## What you are asked to do
Reproduce the passage of the court ruling starting at "Nyoro Construction Limited v Musau [2024] KEHC 13740 (KLR) |" and ending at "Neutral citation: [2024] KEHC 13740 (KLR)", renaming "Ruling" to "Decision" wherever it appears.

## Provided text
Nyoro Construction Limited v Musau [2024] KEHC 13740 (KLR) | Stay Of Execution | Esheria

Nyoro Construction Limited v Musau [2024] KEHC 13740 (KLR)

Full Case Text

Nyoro Construction Limited v Musau (Civil Appeal E028 of 2024) [2024] KEHC 13740 (KLR) (31 October 2024) (Ruling)

Neutral citation: [2024] KEHC 13740 (KLR)

Republic of Kenya

In the High Court at Machakos

Civil Appeal E028 of 2024

MW Muigai, J

October 31, 2024

Between

Nyoro Construction Limited

Appellant

and

Agnes Mwethya Musau

Respondent

Ruling

1. Vide application dated 04/04/2024 brought under Order 42 rule 6 and 7 of the Civil Procedure Rules, the Applicant sought the following orders, that;a.(Spent)b.(Spent)c.That there be a stay of execution of the judgement and decree of this court pending the hearing and determination of the appeal.d.The costs of this Application abide the outcome of the Appeal.

2. The Application is supported by an affidavit sworn by Josiah N Njuguna the Appellant herein sworn on 4th April 2024 stating as follows; that on 21st December 2023, the court delivered judgement in CMCC No E278 of 2022 in favour of the respondent for a sum of kshs 965,530 plus cost and interest. The respondents then served their letter dated 21. 02. 2024 threatening to execute the decretal sum within 10 days and since the lapse of the 10 days, the assets of the applicant are exposed to sale and attachment that the respondents demonstrated their struggle to make ends meet and thus would not be in a position to pay the applicant if the appeal is successful. The applicant stated that it has employed over 100 workers who stand to suffer substantially should execution take place and that they undertake to comply with the terms of the cour.t

Replying Affidavit 3. The Respondent filed a Replying Affidavit sworn on 11/04/2024 by Jacob Kyula Musau in which he stated that the application was an abuse of the court process and made without basis and a mere afterthought. That the applicants had failed to satisfy the basic requirements of the orders which it is brought. The applicant had not provided any form of security which is a mandatory requirement and should the court be inclined to allow the application, the court should order security for money decree and order release of half of the decretal sums being kshs 468,704 and the balance in a joint interest earning account in the name of both advocates as they are capable of refunding the decretal sum.

4. The Application was canvassed by way of written submissions.

Appellant’s Submissions Dated 08. 10. 2024 5. On behalf of the Appellant it is submitted that the appellant will suffer substantial loss and their property sold in execution of the decree and thus the appeal will be rendered nugatory.

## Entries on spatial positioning
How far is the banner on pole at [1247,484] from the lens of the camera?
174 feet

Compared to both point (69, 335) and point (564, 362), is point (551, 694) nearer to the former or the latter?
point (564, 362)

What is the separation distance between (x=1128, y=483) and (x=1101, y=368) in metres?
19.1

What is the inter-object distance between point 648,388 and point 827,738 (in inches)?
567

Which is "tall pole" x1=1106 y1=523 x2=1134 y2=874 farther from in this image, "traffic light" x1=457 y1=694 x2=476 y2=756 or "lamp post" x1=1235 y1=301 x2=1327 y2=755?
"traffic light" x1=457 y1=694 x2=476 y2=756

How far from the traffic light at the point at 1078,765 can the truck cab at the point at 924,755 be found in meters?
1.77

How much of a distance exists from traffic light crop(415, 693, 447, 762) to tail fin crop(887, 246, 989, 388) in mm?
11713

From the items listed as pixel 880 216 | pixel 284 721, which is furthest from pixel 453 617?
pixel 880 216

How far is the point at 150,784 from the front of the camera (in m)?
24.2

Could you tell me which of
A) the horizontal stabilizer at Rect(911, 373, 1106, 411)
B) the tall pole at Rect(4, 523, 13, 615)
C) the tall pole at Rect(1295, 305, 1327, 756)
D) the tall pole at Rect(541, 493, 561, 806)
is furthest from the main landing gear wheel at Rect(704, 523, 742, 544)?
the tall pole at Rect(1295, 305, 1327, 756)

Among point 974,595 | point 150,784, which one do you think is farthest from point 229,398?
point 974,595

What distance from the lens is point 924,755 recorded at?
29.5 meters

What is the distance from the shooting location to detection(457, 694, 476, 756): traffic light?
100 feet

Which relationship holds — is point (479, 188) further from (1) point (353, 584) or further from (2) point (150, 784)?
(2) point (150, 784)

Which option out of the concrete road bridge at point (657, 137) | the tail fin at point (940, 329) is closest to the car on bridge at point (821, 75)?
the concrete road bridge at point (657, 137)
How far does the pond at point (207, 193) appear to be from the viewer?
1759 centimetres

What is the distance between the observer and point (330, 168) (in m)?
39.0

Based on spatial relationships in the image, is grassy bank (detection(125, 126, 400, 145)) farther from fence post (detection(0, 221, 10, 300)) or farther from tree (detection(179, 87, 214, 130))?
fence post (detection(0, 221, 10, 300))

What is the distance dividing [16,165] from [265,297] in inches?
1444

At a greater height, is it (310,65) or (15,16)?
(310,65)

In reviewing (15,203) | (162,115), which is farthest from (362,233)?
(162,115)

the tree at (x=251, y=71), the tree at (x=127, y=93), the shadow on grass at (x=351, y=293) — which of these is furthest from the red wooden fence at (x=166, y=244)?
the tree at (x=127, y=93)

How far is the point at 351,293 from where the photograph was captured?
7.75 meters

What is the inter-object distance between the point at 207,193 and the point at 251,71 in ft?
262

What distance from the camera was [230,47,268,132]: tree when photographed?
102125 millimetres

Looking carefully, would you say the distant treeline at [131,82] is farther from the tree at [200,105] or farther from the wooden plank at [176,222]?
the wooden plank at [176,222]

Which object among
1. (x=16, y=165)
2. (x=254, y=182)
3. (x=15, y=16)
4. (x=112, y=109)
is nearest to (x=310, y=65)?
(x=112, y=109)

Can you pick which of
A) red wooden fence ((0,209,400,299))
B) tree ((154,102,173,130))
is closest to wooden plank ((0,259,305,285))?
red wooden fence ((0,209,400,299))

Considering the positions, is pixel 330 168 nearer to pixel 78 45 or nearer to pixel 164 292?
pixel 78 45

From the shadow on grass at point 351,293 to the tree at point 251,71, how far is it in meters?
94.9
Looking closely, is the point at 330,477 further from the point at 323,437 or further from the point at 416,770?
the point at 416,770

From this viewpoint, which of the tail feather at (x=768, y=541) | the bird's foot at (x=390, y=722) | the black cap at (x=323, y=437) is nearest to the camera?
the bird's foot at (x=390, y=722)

## Response to this task
Nyoro Construction Limited v Musau [2024] KEHC 13740 (KLR) | Stay Of Execution | Esheria

Nyoro Construction Limited v Musau [2024] KEHC 13740 (KLR)

Full Case Text

Nyoro Construction Limited v Musau (Civil Appeal E028 of 2024) [2024] KEHC 13740 (KLR) (31 October 2024) (Decision)

Neutral citation: [2024] KEHC 13740 (KLR)